Brian Campbell, Director of Policy and Legal Programs of the International Labor Rights Forum in Washington.

Shamelessly, the RFE/RL official web site on its page “Current Openings” continues to carry the following misleading announcement:

“RFE/RL is proud to be an equal opportunity employer.”

This deceptive statement alone more than justifies Anna Sabatova’s description of RFE/RL’s labor policies as an “act of fraud.”

Anna Sabatova is a former Head of the Czech Helsinki Committee and winner of the UN Human Rights Prize. She is currently the Human Rights Ombudswoman of the Czech Republic. In the past, she had protested on several occasions against discriminatory labor practices at RFE/RL.

Recently, the Czech Radio Russian Service’s interview with Lev Roitman [Snjezana Pelivan’s husband], a retired RFE/RL senior commentator, was brought to my attention. The interview was republished, among others, by InoSmi, a Russian online media outlet, on March 3, 2015. I also read an article by Alsou Taheri, pseudonym of a journalist working at RFE/RL in Prague, published on March 9, 2015 by the European Armenian magazine Orer.

Unfortunately, BBG Watch did not have any reports on the interview and the article that I could find.

Written right after the resignation of Andy Lack from his position of BBG’s CEO and Director, with only about six weeks on the job, Alsou Taheri’s article under the title “Moral Self-Destrucion of American International Broadcasting: the Case of Radio Free Europe/Radio Liberty,” noted:

“While the ‘Lack’s story,’ … was reported in the United States by NYT, CNN, WP, LAT, USA Today … the mass-media in Russia, Ukraine, Kazakhstan, Moldova, Armenia, Kyrgyzstan … have covered quite a different issue – national discrimination of the very same multinational editorial personnel which in Russian and other RFE/RL languages heralds daily about human rights, the rule of law and other democratic values…”

I learned that at the end of January 2015, Anna Karapetian and Snjezana Pelivan had sent a letter to the Broadcasting Board of Governors in Washington stressing their uneasiness to appear to be against the United States and the Czech Republic, which tolerates RFE/RL’s illegal labor practices on its territory, while Russia is pursuing its propaganda campaign. Snjezana and Anna suggested to the BBG Board that it try to resolve their cases amicably. Their appeal, however, appeared to have been ignored. They did not get an answer from the BBG to their letter and their plea for a compromise solution that could not only resolve their cases but end international criticism of RFE/RL’s labor policies.

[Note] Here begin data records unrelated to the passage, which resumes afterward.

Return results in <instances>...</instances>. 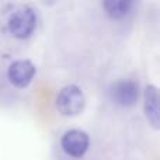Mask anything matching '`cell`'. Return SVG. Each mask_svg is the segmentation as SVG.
I'll return each mask as SVG.
<instances>
[{
	"mask_svg": "<svg viewBox=\"0 0 160 160\" xmlns=\"http://www.w3.org/2000/svg\"><path fill=\"white\" fill-rule=\"evenodd\" d=\"M34 75H35V66L28 59H20V61L13 62L7 70V78L11 84H14L16 87L28 86Z\"/></svg>",
	"mask_w": 160,
	"mask_h": 160,
	"instance_id": "obj_4",
	"label": "cell"
},
{
	"mask_svg": "<svg viewBox=\"0 0 160 160\" xmlns=\"http://www.w3.org/2000/svg\"><path fill=\"white\" fill-rule=\"evenodd\" d=\"M111 96L117 104L131 107L138 101L139 86L133 80H119L111 88Z\"/></svg>",
	"mask_w": 160,
	"mask_h": 160,
	"instance_id": "obj_5",
	"label": "cell"
},
{
	"mask_svg": "<svg viewBox=\"0 0 160 160\" xmlns=\"http://www.w3.org/2000/svg\"><path fill=\"white\" fill-rule=\"evenodd\" d=\"M133 3L129 0H108V2L102 3V7L105 8V13L111 17V18H122L131 11Z\"/></svg>",
	"mask_w": 160,
	"mask_h": 160,
	"instance_id": "obj_7",
	"label": "cell"
},
{
	"mask_svg": "<svg viewBox=\"0 0 160 160\" xmlns=\"http://www.w3.org/2000/svg\"><path fill=\"white\" fill-rule=\"evenodd\" d=\"M37 25V16L28 6H21L10 14L7 21L8 31L18 39H25L34 32Z\"/></svg>",
	"mask_w": 160,
	"mask_h": 160,
	"instance_id": "obj_1",
	"label": "cell"
},
{
	"mask_svg": "<svg viewBox=\"0 0 160 160\" xmlns=\"http://www.w3.org/2000/svg\"><path fill=\"white\" fill-rule=\"evenodd\" d=\"M88 145H90L88 135L84 131L80 129H70L65 132L61 141V146L63 152L73 159L83 158L88 149Z\"/></svg>",
	"mask_w": 160,
	"mask_h": 160,
	"instance_id": "obj_3",
	"label": "cell"
},
{
	"mask_svg": "<svg viewBox=\"0 0 160 160\" xmlns=\"http://www.w3.org/2000/svg\"><path fill=\"white\" fill-rule=\"evenodd\" d=\"M145 112L150 124L159 128V93L153 84L145 88Z\"/></svg>",
	"mask_w": 160,
	"mask_h": 160,
	"instance_id": "obj_6",
	"label": "cell"
},
{
	"mask_svg": "<svg viewBox=\"0 0 160 160\" xmlns=\"http://www.w3.org/2000/svg\"><path fill=\"white\" fill-rule=\"evenodd\" d=\"M86 105L84 93L79 86L70 84L63 87L56 97V107L62 115L75 117L79 115Z\"/></svg>",
	"mask_w": 160,
	"mask_h": 160,
	"instance_id": "obj_2",
	"label": "cell"
}]
</instances>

Eventually, the two women appealed to the United Nations Human Rights Council in Geneva. I understand that their official complaint against discriminatory labor policies of the Prague-based Radio Free Europe/Radio Liberty was submitted last month to the UN body.

Because RFE/RL is subordinate to the Broadcasting Board of Governors (BBG), a Federal government agency of the United States, and because, as required by the “United States International Broadcasting Act of 1994,” the BBG makes “all major policy determinations governing the operations of RFE/RL,” the Complaint to the UN Human Rights Council reportedly names the BBG as the “Public authority responsible for human rights violations” and the United States as the “State concerned.”

I wonder why BBG Watch did not report about this development.

I must admit that I have a personal interest in this case. As an Italian citizen I belong to the same category of former RFE/RL employees to whom EEO protections did not apply. Nonetheless, it would be extremely useful for BBG Watch readers if BBG Watch could report more regularly and more extensively about any future developments of this endless and sad story as they occur. I also wish BBG Watch would more consistently advocate for fair labor-management relations at Radio Free Europe / Radio Liberty and at other media entities of the Broadcasting Board of Governors.